Simply providing a dog kennel for shade is not adequate enough. Temperatures inside these kennels are extremely high, even hotter than outside the kennel.

In these types of conditions the dog becomes unable to regulate its own body temperature and it gradually rises. The dog then becomes distress, weak, starts panting, salivates and becomes disorientated with the tongue and lips initially appearing bright red. Eventually the animal will start vomiting, has diarrhea, collapses, can have seizures and falls into a coma and can even die.

Some breeds are predisposed to this problem because of their breed, the formation of their nose, their hair coat length and thickness or any other pre-existing disease.

Heat stroke can be suspected in an animal with a temperature of greater than 41C that is panting and hyper-salivating and also taking into consideration the environmental conditions (i.e. warm weather, no shade and little or no water and ventilation) and (if any) pre-existing medical issues.

Heat stroke is a life-threatening event and must be treated immediately by a veterinarian. Your veterinarian should be contacted by phone for instructions prior to transporting the pet. In the mean time the pet should be hosed down with cool water or placed in a cool water bath, with the head kept above the water. Successful treatment is rewarded by an obvious improvement in breathing and the dog’s appreciation of its surroundings within 5-10 minutes. Even if the animal shows some recovery your animal should be examined by a vet, because the excessively high temperatures can cause permanent damage to the different organ systems and the long-term prognosis may not be known for several days after the event.

When transporting to the veterinary hospital, windows of the vehicle can be left open to assist with cooling.
The prognosis for animals with heat stroke is guarded, and the outcome depends on how quickly the condition is recognized and the pet can be stabilized.

The most important aid in heatstroke is prevention!!

Don’t treat you dogs by letting them accompany you in the car for errands in the warmer months. NEVER leave the dog in the car, even with the windows down!!!

Plan any walks with your dog early in the morning or late in the evening.

Don’t allow your dog to over-exert itself. This especially applies to our working dogs or overactive, playful dogs.

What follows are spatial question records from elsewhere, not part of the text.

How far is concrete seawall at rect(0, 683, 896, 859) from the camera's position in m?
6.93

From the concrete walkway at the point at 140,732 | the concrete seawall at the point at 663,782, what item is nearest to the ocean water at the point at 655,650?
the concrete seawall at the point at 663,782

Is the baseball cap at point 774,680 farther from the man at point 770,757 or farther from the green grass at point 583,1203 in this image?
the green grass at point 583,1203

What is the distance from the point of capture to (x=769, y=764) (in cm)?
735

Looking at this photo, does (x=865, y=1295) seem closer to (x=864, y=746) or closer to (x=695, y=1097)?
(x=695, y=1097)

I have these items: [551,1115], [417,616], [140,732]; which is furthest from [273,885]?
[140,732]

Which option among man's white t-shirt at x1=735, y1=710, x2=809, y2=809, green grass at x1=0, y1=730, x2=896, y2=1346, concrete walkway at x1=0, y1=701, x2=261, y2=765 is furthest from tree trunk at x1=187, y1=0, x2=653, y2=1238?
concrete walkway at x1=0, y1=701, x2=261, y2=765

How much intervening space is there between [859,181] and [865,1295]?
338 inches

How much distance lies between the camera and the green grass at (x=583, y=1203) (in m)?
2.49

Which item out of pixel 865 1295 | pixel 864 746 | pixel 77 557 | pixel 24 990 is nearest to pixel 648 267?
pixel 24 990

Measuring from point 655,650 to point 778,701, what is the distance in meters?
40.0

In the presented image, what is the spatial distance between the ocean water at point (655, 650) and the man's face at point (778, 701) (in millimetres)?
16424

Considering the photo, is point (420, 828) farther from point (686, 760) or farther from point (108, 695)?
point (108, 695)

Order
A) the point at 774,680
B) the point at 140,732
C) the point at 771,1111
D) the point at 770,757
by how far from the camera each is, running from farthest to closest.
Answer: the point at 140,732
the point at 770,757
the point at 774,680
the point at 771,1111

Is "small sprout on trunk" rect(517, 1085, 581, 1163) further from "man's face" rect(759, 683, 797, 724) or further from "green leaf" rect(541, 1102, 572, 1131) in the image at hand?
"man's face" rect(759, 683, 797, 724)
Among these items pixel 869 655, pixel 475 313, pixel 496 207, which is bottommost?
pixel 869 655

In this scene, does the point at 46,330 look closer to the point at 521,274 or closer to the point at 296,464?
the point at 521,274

Always have plenty of fresh water and shade available. A very common problem is dogs that have accidentally spilled over their water while the owner was away. Make sure you have a tip-proof bowl or have several bowls around the property. A child’s small paddling pool can also be filled with water for the dog to cool himself off in, and cannot be tipped over.

When going out on walks or a drive in the car, always take water and a bowl with! There are many trendy and compact accessories available today at pet and vet-shops that can hold a water bottle and a fold up water dish that you can carry over your shoulder when going out.